Pèche

A Guadala­jara, j’achète une canne à pèche. La vendeuse me fait l’ar­ti­cle, bien­heureux de con­stater que j’en sais aus­si long qu’elle: j’ai lu mes cat­a­logues avant d’en­tr­er dans sa bou­tique. Mais bien­tôt nous dérivons.

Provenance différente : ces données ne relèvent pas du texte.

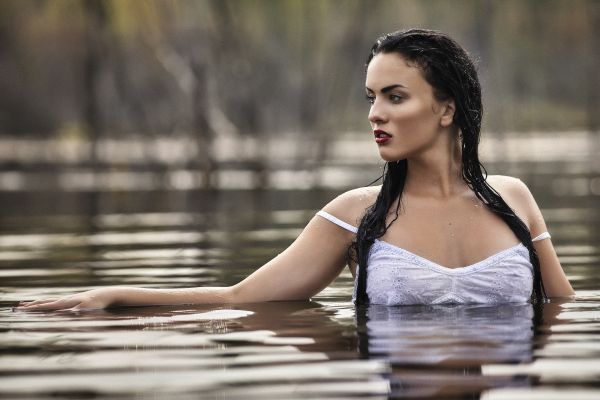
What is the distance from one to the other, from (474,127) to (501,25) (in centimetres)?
A: 5811

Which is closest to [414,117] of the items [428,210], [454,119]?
[454,119]

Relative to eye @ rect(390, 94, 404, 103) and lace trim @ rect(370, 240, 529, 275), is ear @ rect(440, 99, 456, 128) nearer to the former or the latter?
eye @ rect(390, 94, 404, 103)

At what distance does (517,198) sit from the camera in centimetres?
636

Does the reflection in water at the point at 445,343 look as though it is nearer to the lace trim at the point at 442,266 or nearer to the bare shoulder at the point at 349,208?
the lace trim at the point at 442,266

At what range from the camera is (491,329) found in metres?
5.73

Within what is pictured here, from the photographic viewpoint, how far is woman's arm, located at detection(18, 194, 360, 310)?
6336 millimetres

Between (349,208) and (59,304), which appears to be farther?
(59,304)

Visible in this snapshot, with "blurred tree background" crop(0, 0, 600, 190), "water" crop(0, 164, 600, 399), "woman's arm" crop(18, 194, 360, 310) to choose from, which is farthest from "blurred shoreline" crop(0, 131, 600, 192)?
"woman's arm" crop(18, 194, 360, 310)

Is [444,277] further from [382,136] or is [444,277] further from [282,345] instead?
[282,345]

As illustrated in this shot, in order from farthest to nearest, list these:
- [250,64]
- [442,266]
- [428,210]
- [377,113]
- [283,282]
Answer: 1. [250,64]
2. [283,282]
3. [428,210]
4. [442,266]
5. [377,113]

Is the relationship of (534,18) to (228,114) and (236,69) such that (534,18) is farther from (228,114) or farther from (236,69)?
(236,69)

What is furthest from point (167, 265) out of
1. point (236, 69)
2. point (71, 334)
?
point (236, 69)

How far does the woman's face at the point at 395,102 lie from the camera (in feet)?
19.8

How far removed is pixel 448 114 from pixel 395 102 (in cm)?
25
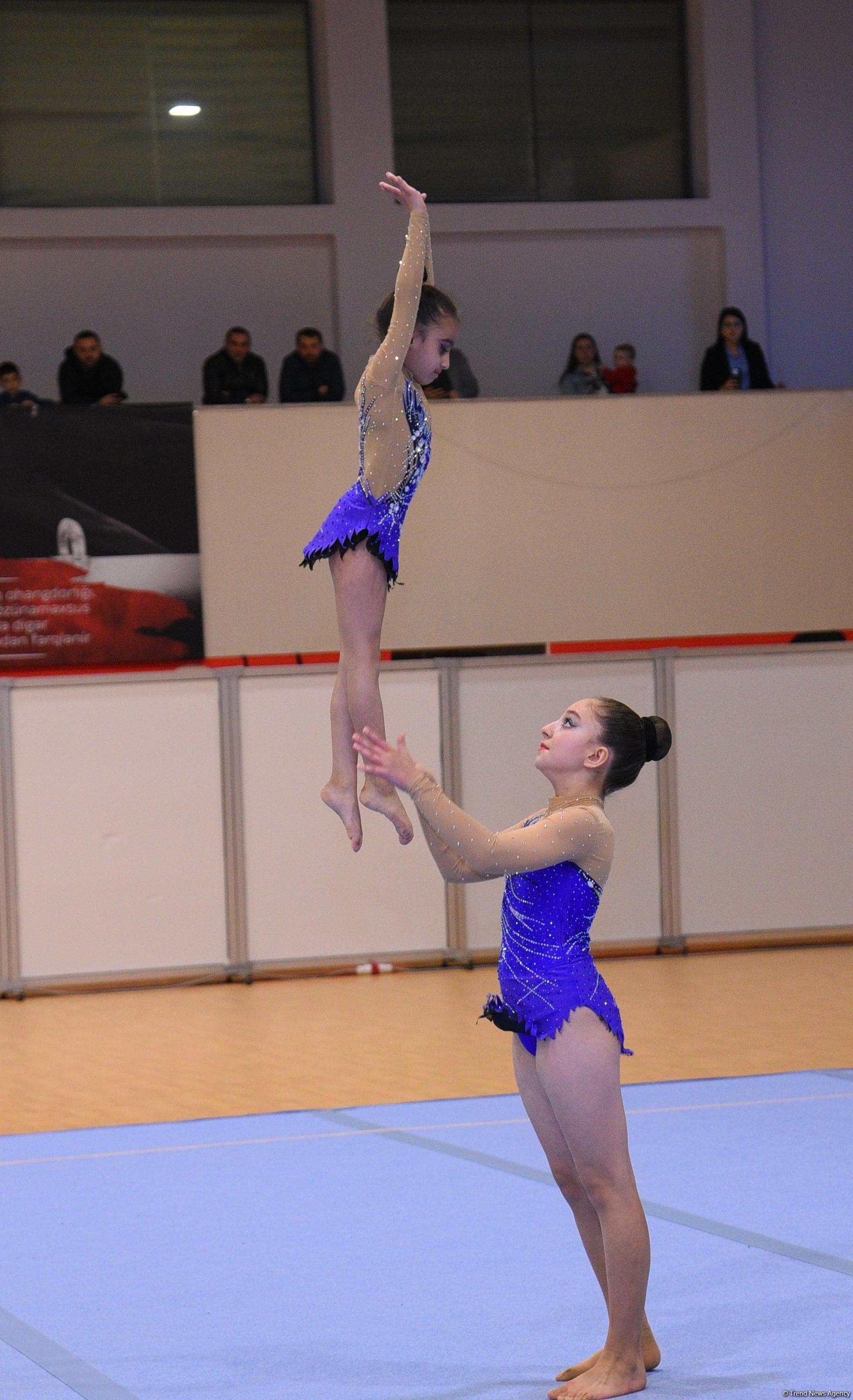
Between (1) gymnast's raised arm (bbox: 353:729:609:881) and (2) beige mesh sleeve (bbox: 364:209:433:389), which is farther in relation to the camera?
(2) beige mesh sleeve (bbox: 364:209:433:389)

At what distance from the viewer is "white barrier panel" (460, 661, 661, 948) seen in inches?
358

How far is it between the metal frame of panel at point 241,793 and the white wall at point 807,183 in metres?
5.08

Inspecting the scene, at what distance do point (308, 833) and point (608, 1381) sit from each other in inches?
232

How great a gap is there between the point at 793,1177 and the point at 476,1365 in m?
1.67

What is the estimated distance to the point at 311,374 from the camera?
36.4 ft

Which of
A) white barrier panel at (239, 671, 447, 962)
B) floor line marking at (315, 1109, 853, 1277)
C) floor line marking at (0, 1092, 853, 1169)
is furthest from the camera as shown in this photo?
white barrier panel at (239, 671, 447, 962)

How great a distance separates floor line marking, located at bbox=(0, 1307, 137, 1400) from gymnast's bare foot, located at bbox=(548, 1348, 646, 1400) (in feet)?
2.71

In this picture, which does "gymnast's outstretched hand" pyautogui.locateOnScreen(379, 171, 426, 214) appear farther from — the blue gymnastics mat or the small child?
the small child

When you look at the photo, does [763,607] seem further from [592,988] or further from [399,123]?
[592,988]

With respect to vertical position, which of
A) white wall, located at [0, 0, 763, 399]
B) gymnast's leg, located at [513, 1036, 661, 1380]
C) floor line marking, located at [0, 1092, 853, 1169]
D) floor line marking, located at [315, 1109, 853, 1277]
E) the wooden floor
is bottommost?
the wooden floor

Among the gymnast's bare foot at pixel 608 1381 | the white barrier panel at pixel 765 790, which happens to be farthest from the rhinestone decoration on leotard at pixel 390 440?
the white barrier panel at pixel 765 790

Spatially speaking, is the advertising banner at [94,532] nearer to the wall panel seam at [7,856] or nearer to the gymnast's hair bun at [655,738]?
the wall panel seam at [7,856]

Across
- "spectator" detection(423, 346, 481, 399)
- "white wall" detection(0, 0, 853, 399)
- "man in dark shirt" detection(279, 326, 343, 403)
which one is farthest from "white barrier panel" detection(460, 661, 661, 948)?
"white wall" detection(0, 0, 853, 399)

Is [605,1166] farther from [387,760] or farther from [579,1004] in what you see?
[387,760]
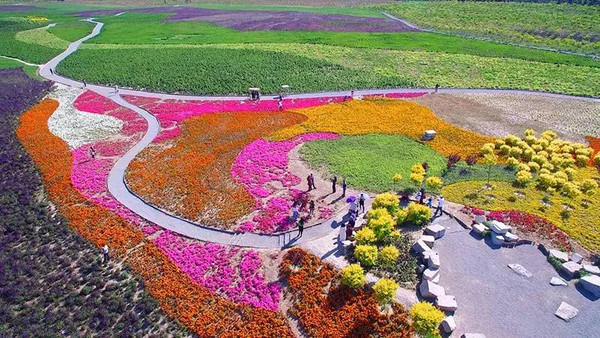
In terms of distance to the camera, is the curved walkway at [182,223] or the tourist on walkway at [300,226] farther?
the curved walkway at [182,223]

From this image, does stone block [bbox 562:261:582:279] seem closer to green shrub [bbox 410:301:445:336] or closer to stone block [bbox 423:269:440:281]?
stone block [bbox 423:269:440:281]

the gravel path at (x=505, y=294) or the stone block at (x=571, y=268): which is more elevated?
the stone block at (x=571, y=268)

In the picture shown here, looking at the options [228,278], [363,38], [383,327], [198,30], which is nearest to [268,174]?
[228,278]

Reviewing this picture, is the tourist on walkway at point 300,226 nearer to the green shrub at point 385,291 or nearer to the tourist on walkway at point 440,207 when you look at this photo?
the green shrub at point 385,291

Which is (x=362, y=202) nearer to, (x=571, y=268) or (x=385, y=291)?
(x=385, y=291)

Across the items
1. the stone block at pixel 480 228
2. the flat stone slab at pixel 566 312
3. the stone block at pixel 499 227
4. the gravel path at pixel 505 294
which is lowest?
the gravel path at pixel 505 294

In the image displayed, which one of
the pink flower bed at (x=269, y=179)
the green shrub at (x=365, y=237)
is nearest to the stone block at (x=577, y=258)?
the green shrub at (x=365, y=237)

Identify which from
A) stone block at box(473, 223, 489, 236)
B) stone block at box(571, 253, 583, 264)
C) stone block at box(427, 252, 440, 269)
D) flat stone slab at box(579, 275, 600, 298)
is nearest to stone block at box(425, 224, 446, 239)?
stone block at box(473, 223, 489, 236)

Elle me par­le de Moos­burg an der Isar, en Bav­ière, où elle a séjourné pour appren­dre l’Alle­mand, nous regar­dons des images, je lui con­seille Lands­berg am Lech, puis nous revenons à Guadala­jara et elle me pré­pare une vis­ite com­plète de la ville, apprend que j’y suis venu un été avec Gala, que je con­nais au moins les rues anci­ennes, le parc de la Con­corde et le palais de l’In­fan­ta­do, soit, “mais la Con­caté­dral et le mau­solée?” Sauf qu’il est dix-huit heures, je viens de rouler six cent kilo­mètres et il va faire nuit. Elle m’ac­com­pa­gne sur le trot­toir, mon­tre les direc­tions, me ramène dans le mag­a­sin, sort des couteaux à pois­son, demande quand je reviendrai (en févi­er, pren­dre la canne à pèche avant de mon­ter dans les Pyrénées), et promet de m’ap­pel­er au plus vite, en fait dès qu’elle aura par­lé avec son père, pour répon­dre à mes ques­tions sur les arbalètes. Mais, étrange phénomène, à peine arrivé au bas de l’av­enue où se tient sa bou­tique, heureux de cette ren­con­tre, encore gâté par le sourire naturel de cette fille, je cherche son vis­age et ne le trou­ve pas. De retour à l’hô­tel, de même. Et le lende­main encore. Si je venais à la crois­er dans la rue, me dis-je per­plexe, je ne la recon­naî­trais pas.